The second award was to be the “BECKET” award for excellence in acting in the financial field. But I soon realized that there are no excellent actors in finance just real duds.  Therefore the award became a contra-award for excellence in bad acting. Think of it a kind of short on good-acting.  BECKET is obvious to movie funs. Briefly, Richard Burton as Thomas Becket after becoming Archbishop of Canterbury decides to reform and have faith to the enormous dismay of Peter O’Toole as King Henry II.  The King would like to continue with debauchery and other assorted good stuff that they carried together for sometime, whereas Becket would have none of it. Both actors are superb at the height of their acting powers. My favorite is King’s heart wrenching line; Peter O’Toole teeth clenched almost spitting “Who will rid of me this turbulent priest”.  As usual, there are always obliging, venal people around and surely Becket was murdered in Canterbury Cathedral. This is also a good object lesson in life as in markets nothing is what it seems. It is after all the same Henry II who introduced the new procedure of trial by jury and laid the foundation of the jury system as we know it. That was in 1170.  I don’t want to belittle the controversy between Becket and Henry II as they did in the movie. For England, there were fundamental issues at stake; as to which was to be prime: Canon Law or the Civil Law

Since the BECKET award morphed into a contra award, it is given to the worst financial acting in public during the past year. The award goes to Jon Corzine of formerly Goldman Sachs, and of the State of New Jersey, and very recently MF Global Investments. The favorite contra line is by Jon Corzine in front of a House committee “I simply don’t know where the money is”.  The money in question is 1.2 Billion dollars; yes Billion with a B not the kind that we got used to lately with an M as 100 Millions. For the sake of numerical clarity that is 1200 Millions, just for a moment try to imagine that amount. He delivered his line with complete plasticity, no expression, no emotion, cruelly as-a-matter-of-fact. As if saying what is the big deal.  This is the guy who used to run Goldman Sachs and the State of New Jersey, and he says that he has no clue as to how that kind of money disappeared from customer accounts.

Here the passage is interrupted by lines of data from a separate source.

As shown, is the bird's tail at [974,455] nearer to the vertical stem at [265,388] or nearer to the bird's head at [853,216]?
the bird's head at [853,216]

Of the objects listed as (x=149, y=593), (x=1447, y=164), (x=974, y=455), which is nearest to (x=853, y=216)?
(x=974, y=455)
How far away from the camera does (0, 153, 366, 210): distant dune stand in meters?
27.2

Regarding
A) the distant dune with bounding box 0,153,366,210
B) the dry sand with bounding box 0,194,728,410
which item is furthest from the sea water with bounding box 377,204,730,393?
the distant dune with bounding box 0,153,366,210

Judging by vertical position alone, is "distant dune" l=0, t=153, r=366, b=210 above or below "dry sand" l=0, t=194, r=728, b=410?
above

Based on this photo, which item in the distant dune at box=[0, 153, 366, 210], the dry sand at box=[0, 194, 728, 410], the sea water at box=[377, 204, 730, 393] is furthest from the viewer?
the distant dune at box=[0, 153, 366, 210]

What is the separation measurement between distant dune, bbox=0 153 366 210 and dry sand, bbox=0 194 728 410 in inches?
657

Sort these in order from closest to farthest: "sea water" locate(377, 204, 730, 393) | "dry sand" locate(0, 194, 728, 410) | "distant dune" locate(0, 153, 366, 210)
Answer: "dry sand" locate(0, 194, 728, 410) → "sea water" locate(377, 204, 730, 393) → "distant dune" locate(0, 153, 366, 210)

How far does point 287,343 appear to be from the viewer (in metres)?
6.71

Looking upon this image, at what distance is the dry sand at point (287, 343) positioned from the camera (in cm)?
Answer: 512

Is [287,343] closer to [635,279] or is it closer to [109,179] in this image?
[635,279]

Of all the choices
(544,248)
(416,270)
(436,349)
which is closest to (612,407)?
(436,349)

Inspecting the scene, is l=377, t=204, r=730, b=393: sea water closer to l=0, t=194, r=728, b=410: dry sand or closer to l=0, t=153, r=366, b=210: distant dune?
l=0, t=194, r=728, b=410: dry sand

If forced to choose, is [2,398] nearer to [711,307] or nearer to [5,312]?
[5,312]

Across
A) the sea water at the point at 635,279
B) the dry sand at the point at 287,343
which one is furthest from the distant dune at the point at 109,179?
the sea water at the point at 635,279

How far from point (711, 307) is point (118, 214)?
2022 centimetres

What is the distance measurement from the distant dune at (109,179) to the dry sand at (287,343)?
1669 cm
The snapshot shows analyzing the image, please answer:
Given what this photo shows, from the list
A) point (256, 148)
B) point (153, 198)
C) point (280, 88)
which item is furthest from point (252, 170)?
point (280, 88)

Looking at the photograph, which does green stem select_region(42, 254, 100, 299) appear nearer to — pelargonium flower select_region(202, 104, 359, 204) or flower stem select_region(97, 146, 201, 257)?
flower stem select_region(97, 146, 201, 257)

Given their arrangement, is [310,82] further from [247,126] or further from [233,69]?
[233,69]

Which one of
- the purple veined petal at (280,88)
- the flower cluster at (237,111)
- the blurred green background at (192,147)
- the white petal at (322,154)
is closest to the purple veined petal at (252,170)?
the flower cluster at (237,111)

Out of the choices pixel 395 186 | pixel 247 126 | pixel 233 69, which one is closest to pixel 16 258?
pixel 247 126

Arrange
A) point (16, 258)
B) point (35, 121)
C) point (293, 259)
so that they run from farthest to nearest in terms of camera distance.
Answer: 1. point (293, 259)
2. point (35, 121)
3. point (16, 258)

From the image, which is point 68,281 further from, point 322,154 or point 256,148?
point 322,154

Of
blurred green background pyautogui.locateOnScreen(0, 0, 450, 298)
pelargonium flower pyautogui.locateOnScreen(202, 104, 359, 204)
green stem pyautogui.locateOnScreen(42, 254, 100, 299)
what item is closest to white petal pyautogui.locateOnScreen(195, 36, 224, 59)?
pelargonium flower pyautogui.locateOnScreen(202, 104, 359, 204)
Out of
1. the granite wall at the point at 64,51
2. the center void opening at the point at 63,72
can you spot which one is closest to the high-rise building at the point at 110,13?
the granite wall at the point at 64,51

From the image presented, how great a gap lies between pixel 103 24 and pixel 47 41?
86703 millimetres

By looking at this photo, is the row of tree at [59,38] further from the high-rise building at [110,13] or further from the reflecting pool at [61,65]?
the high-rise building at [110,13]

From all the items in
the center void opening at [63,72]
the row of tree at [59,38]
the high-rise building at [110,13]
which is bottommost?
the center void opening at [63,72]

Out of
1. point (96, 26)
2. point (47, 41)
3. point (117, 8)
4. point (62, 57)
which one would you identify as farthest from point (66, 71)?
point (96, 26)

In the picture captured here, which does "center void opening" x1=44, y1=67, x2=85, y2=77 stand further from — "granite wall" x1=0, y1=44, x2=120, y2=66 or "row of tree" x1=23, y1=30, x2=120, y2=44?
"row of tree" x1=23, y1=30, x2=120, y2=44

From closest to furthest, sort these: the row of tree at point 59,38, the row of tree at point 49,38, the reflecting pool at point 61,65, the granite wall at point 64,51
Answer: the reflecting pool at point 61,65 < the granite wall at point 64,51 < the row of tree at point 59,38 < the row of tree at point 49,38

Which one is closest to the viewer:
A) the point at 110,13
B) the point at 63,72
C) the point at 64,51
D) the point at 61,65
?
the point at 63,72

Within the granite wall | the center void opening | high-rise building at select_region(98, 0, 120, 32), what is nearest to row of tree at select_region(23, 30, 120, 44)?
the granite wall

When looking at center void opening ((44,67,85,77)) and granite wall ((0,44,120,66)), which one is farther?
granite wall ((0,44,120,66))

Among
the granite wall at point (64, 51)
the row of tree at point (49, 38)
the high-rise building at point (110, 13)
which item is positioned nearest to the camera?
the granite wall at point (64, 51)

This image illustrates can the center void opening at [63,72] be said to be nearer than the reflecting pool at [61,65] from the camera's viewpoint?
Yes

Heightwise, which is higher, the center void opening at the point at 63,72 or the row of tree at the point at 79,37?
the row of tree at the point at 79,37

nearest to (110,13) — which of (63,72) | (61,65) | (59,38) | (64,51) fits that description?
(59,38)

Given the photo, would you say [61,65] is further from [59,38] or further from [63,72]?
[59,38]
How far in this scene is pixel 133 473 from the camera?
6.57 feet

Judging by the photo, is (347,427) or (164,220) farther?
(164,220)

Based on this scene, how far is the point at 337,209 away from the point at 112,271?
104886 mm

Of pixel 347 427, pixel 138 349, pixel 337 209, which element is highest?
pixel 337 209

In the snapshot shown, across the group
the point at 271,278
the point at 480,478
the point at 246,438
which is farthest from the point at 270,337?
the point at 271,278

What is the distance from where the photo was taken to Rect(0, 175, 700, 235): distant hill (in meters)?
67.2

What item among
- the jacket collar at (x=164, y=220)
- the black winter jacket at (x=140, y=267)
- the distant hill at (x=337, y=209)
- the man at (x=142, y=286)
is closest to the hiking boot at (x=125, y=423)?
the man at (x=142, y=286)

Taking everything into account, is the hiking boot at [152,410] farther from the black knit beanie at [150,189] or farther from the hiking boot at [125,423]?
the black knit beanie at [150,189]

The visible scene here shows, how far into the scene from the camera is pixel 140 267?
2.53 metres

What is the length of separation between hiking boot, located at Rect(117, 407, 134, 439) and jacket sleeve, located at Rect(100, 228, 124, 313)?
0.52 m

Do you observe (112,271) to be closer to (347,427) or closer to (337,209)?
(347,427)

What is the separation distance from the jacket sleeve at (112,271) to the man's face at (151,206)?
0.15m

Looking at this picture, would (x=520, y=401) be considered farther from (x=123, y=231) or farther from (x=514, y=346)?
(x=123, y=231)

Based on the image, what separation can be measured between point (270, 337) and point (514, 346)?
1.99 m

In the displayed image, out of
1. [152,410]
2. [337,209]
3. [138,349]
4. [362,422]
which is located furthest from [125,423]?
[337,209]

I must admit this second award was a tough call with so many contenders. There were a number of obvious, illustrious candidates. There is Madoff; no, just too easy and pathetic. There are the Euro twins Merkel and Sarkozy with their constant smug and out-of-touch utterances on the euro-finance. Again this would have been almost unsporting and too close to politics which is not our main concern but finance is. So that is how the award went so deservingly to Corzine.